# Assignment 2 — Mini GPT (Decoder-only Transformer)

This notebook trains a **small transformer language model** from scratch for **next-token prediction**.

## What you need
- A 1D NumPy array of token IDs from Assignment 1 at `data/tokenized/corpus_ids.npy` (edit the path below if different).
- Or set `use_synthetic = True` to do a quick smoke test without real data.

## Deliverables you'll get here
- Model implementation (1–2 layers, 2–4 heads, 64–256 hidden size)
- Training loop with **cross-entropy** and **perplexity** logging
- **Checkpoints** saved under `runs/mini_gpt/`
- **Loss** and **Perplexity** plots saved to the same folder

**Tip:** Start with small sizes if you're on CPU (e.g., `d_model=64`, `n_layers=1`, `block_size=32`).

In [6]:
import torch, numpy as np, pathlib

inp = "data/tokenized/tokenized_blocks.pt"
out = "data/tokenized/corpus_ids.npy"

obj = torch.load(inp, map_location="cpu")
print("Top-level type:", type(obj))
if isinstance(obj, dict):
    print("Keys:", obj.keys())

# Try common keys
if isinstance(obj, dict):
    for k in ["ids", "input_ids", "token_ids", "data"]:
        if k in obj:
            obj = obj[k]
            print("Using key:", k)
            break

if torch.is_tensor(obj):
    ids = obj.detach().cpu().numpy()
else:
    ids = np.array(obj)

ids = ids.astype(np.int64).reshape(-1)
pathlib.Path("data/tokenized").mkdir(parents=True, exist_ok=True)
np.save(out, ids)
print("Saved:", out, "| tokens:", len(ids))
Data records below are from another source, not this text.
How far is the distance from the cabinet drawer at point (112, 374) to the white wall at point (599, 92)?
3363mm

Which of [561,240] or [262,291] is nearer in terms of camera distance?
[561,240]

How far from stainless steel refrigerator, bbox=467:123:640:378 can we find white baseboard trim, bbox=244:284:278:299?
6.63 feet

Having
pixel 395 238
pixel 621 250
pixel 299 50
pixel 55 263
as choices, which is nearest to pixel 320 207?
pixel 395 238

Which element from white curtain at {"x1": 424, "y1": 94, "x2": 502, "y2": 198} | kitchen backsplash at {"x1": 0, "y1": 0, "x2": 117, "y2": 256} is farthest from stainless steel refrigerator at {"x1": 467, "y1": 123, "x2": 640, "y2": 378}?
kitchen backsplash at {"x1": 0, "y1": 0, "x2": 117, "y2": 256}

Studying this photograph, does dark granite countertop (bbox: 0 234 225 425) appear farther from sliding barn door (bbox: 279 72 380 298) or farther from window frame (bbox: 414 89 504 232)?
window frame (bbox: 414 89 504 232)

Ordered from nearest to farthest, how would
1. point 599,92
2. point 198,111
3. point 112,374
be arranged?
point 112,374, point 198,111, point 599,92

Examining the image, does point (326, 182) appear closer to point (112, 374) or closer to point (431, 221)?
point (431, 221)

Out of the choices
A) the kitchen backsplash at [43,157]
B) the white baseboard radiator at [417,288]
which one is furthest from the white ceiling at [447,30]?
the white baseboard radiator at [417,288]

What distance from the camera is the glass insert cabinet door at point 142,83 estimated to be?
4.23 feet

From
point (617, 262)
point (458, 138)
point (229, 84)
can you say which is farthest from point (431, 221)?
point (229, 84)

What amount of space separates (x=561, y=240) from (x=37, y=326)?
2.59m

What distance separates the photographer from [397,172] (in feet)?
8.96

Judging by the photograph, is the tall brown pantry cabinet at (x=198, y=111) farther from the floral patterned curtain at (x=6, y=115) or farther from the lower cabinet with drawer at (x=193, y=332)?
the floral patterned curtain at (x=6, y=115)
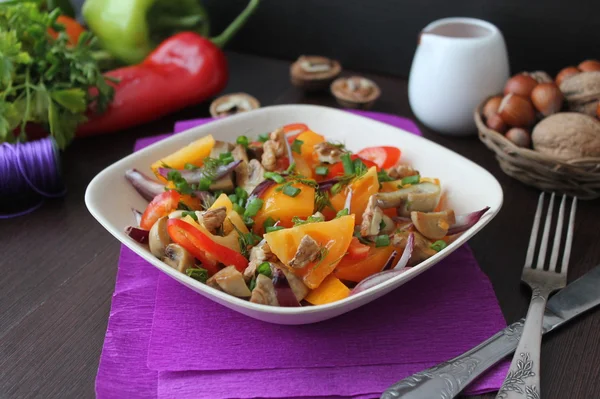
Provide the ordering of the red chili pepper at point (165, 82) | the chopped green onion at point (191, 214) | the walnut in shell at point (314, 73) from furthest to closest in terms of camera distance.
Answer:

Top-level type: <class 'dict'>
Keys: dict_keys(['input_ids', 'attention_mask'])
Using key: input_ids
Saved: data/tokenized/corpus_ids.npy | tokens: 104871936


In [7]:
use_synthetic = False          # True to generate random tokens for a smoke test
data_path = 'data/tokenized/corpus_ids.npy'  # Path to your 1D numpy array of token ids
vocab_size = 50257              # Must match your tokenizer
min_tokens = 200_000            # Synthetic-only: how many random tokens to create

block_size = 128                # 32–128
d_model = 256                   # 64–256
n_heads = 4                     # 2–4
n_layers = 2                    # 1–2
d_ff = 0                        # 0 => 4 * d_model
dropout = 0.0
tie_weights = True

batch_size = 64
epochs = 3
lr = 1e-3
weight_decay = 0.01
grad_clip = 1.0
val_frac = 0.1
log_every = 200
ckpt_every = 1000
out_dir = 'runs/mini_gpt'

print('Config loaded. Edit as needed and run the next cells ↓')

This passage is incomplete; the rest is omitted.